◆ **WRITTEN EXERCISE 1**
Answer these from the passage on globalization, one line each:
(a) What does the ability to develop across multiple time zones create the prospect of?
(b) What did the Computerworld "Future of IT" panelists feel about global collaboration?
(c) In which country were the call centers visited for The World is Flat?
◆ **WRITTEN EXERCISE 2**
Render this sentence from the passage on globalization in Spanish: "Differential salaries provide opportunities for cost savings through global outsourcing, although lack of careful preparation can easily turn the savings into overruns."
[Start PASSAGE SHOWN]
3.12010’s Antitheses and Partial Syntheses: Globalization and Systems of Systems


The global connectivity provided by the Internet and low-cost, high-bandwidth global communications provides major economies of scale and network economies [7] that drive both an organization’s product and process strategies. Location-independent distribution and mobility services create both rich new bases for synergetic collaboration and challenges in synchronizing activities. Differential salaries provide opportunities for cost savings through global outsourcing, although lack of careful preparation can easily turn the savings into overruns. The ability to develop across multiple time zones creates the prospect of very rapid development via three-shift operations, although again there are significant challenges in management visibility and control, communication semantics, and building shared values and trust.

On balance, though, the Computerworld “Future of IT” panelists felt that global collaboration would be commonplace in the future. An even stronger view is taken by the bestselling [66] book, The World is Flat: A Brief History of the 21st Century. It is based on extensive Friedman interviews and site visits with manufacturers and service organizations in the U.S., Europe, Japan, China and Taiwan; call centers in India; data entry shops in several developing nations; and software houses in India, China, Russia and other developing nations. It paints a picture of the future world that has been “flattened” by global communications and overnight delivery services that enable pieces of work to be cost-effectively outsourced anywhere in the world.
[End PASSAGE SHOWN]
[Start DATASET EXTRACT]
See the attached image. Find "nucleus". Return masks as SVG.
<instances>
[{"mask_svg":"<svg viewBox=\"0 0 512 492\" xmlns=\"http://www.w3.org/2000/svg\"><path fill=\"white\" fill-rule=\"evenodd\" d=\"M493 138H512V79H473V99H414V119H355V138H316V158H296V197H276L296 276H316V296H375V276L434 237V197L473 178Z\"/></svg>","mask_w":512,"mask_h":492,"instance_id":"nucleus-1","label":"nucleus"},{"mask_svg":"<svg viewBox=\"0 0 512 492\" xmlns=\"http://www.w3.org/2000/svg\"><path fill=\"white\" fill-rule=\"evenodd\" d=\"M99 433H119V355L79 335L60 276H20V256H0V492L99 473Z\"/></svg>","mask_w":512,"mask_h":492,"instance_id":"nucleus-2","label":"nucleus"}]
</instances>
[End DATASET EXTRACT]
◆ **CORRECT RESPONSE 1**
(a) Very rapid development via three-shift operations.
(b) That it would be commonplace in the future.
(c) India.

◆ **CORRECT RESPONSE 2**
Los salarios diferenciados ofrecen oportunidades de ahorro de costos mediante la subcontratación global, aunque la falta de una preparación cuidadosa puede convertir fácilmente los ahorros en sobrecostos.